March 9, 2006 at 12:27 pm
Hi all,
I love problems like this - please keep them coming!
bug, can I just clarify something? You said consecutive days, but then you said you want 1/1/05-1/3/05 and 5/1/05-5/7/05 (in your correction). Should that have been 1/1/05-1/3/05 and 5/3/05-5/7/05 as kevin has given you an answer for?
Thanks...
Ryan Randall
Solutions are easy. Understanding the problem, now, that's the hard part.
March 10, 2006 at 9:26 am
Well, anyway, here's an alternative to Kevin's solution...
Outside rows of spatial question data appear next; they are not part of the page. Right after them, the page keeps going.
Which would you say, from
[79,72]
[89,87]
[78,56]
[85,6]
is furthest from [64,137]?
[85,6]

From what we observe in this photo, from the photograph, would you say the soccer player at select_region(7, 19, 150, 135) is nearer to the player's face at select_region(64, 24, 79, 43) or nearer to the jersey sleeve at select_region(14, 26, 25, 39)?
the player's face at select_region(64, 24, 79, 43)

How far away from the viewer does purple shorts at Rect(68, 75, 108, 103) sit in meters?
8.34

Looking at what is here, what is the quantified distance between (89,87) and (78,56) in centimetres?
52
It seems to run marginally faster, but nothing too significant, on my tests, so I guess you'll have to do your own tests if that's important to you.
SELECT MIN(dtFrom) AS dtFrom, dtTo
FROM (
SELECT dtFrom, MAX(dtTo) AS dtTo
FROM (
SELECT dtFrom, dtTo
FROM (
SELECT a.dt AS dtFrom, b.dt as dtTo
FROM @Table a
INNER JOIN @Table b ON a.dt < b.dt AND a.nbr = b.nbr AND DATEDIFF(d, a.dt, b.dt)+1 >= 3
) c --all possible from-to date combinations
LEFT OUTER JOIN @Table d ON d.dt BETWEEN dtFrom AND dtTo
GROUP BY dtFrom, dtTo
HAVING DATEDIFF(d, dtFrom, dtTo) = COUNT(*) - 1
) d --consecutive from-to date combinations
GROUP BY dtFrom
) e --consecutive from-to date combinations with latest to date
GROUP BY dtTo --consecutive from-to date combinations with earliest from date
Ryan Randall
Solutions are easy. Understanding the problem, now, that's the hard part.
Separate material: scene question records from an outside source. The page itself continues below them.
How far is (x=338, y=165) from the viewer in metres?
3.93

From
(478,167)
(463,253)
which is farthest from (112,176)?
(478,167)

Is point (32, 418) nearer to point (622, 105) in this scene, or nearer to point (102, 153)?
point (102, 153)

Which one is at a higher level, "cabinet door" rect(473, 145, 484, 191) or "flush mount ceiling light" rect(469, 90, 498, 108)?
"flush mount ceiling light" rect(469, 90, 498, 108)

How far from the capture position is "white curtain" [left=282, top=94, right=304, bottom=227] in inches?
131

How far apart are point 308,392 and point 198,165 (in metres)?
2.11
March 12, 2006 at 10:39 pm
looks good, but you forgot to group by nbr.
March 13, 2006 at 3:24 am
Good point Kevin - I missed that was a requirement.
Thanks
I guess I can just add it on at the end (rather than grouping by it)...
SELECT dtFrom, dtTo, nbr
FROM @Table t
INNER JOIN (
SELECT MIN(dtFrom) AS dtFrom, dtTo
FROM (
SELECT dtFrom, MAX(dtTo) AS dtTo
FROM (
SELECT dtFrom, dtTo
FROM (
SELECT a.dt AS dtFrom, b.dt as dtTo
FROM @Table a
INNER JOIN @Table b ON a.dt < b.dt AND a.nbr = b.nbr AND DATEDIFF(d, a.dt, b.dt)+1 >= 3
) c --all possible from-to date combinations
LEFT OUTER JOIN @Table d ON d.dt BETWEEN dtFrom AND dtTo
GROUP BY dtFrom, dtTo
HAVING DATEDIFF(d, dtFrom, dtTo) = COUNT(*) - 1
) d --consecutive from-to date combinations
GROUP BY dtFrom
) e --consecutive from-to date combinations with latest to date
GROUP BY dtTo --consecutive from-to date combinations with earliest from date
) f ON t.dt = f.dtFrom
By the way, have you thought about what a good solution would be if the data we wanted was:
A.
1 Jan 05 - 3 Jan 05 - 0
4 Jan 05 - 4 Jan 05 - 1
1 May 05 - 7 May 05 - 0
8 May 05 - 8 May 05 - 2
(i.e. assume the value is unchanged if the value on both sides of a gap is the same)
Or even:
B.
1 Jan 05 - 3 Jan 05 - 0
4 Jan 05 - 30 Apr 05 - 1
1 May 05 - 7 May 05 - 0
8 May 05 - 8 May 05 - 2
(i.e. assume the value is unchanged until we know different)
Just for fun...
Ryan Randall
Solutions are easy. Understanding the problem, now, that's the hard part.